▸ **Problem statement**:
Copy out word for word the stretch of the data from the line containing "What measure of" through the end of the data, including both ends.

....................

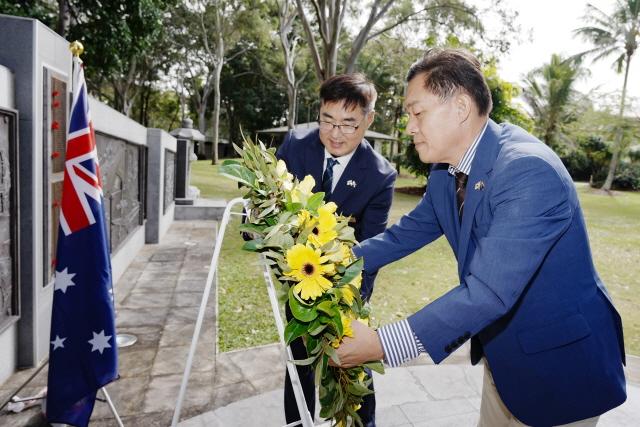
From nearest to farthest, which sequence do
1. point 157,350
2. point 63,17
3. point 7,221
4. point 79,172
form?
point 79,172, point 7,221, point 157,350, point 63,17

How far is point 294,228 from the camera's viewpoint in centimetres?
176

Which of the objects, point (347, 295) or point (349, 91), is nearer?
point (347, 295)

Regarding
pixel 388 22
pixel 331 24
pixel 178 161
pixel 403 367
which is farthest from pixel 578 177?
pixel 403 367

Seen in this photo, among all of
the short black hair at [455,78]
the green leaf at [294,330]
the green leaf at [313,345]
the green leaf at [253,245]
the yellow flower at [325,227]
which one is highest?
the short black hair at [455,78]

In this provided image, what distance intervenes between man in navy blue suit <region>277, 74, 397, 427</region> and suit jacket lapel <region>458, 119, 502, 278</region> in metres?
1.12

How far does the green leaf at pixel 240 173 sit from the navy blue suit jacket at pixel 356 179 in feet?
3.66

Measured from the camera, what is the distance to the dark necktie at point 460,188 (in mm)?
1947

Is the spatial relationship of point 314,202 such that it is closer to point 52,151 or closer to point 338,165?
point 338,165

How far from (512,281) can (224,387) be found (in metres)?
2.79

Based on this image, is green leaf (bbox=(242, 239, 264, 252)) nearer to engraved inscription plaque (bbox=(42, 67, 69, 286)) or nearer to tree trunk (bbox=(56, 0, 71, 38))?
engraved inscription plaque (bbox=(42, 67, 69, 286))

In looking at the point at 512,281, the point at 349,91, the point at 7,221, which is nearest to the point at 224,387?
the point at 7,221

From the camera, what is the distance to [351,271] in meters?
1.72

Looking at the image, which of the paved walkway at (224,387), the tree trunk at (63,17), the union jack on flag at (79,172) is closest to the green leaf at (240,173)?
the union jack on flag at (79,172)

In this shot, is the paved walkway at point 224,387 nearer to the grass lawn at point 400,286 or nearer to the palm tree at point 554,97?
the grass lawn at point 400,286
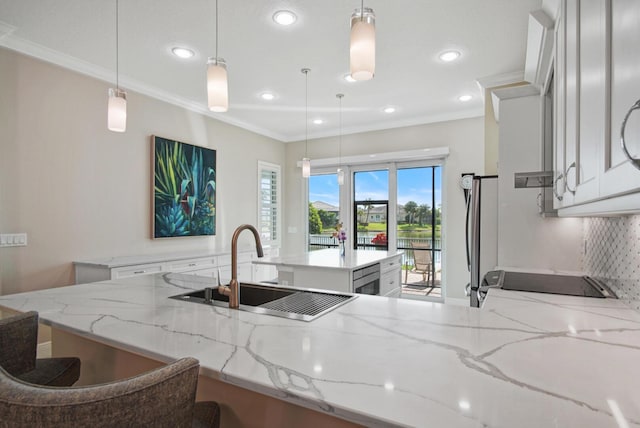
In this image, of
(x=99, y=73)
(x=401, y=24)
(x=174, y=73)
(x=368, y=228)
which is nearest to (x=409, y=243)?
(x=368, y=228)

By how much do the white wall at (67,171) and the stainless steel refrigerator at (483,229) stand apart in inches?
133

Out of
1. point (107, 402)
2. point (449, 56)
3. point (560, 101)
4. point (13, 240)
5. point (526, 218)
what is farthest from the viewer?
point (449, 56)

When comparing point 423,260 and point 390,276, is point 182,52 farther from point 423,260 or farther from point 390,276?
point 423,260

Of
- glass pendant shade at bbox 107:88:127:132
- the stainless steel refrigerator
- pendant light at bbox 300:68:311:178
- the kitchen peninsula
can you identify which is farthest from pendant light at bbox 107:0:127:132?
the stainless steel refrigerator

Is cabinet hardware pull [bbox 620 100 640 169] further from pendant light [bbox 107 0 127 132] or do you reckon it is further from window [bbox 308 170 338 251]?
window [bbox 308 170 338 251]

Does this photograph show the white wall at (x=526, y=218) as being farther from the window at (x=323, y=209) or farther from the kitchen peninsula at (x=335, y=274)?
the window at (x=323, y=209)

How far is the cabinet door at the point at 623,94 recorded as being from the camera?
2.05 feet

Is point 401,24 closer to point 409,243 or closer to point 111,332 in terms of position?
point 111,332

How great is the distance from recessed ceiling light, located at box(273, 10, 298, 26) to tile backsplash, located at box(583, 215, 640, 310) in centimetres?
234

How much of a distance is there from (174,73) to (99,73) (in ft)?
2.31

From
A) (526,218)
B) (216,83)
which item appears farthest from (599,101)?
(526,218)

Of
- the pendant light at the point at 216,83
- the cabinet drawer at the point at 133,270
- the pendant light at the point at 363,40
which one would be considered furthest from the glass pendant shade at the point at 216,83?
the cabinet drawer at the point at 133,270

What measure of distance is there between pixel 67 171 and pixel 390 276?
11.3 ft

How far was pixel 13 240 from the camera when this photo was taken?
2.71m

....................

▸ **Exercise solution**:
What measure of distance is there between pixel 67 171 and pixel 390 276?
11.3 ft

How far was pixel 13 240 from the camera when this photo was taken?
2.71m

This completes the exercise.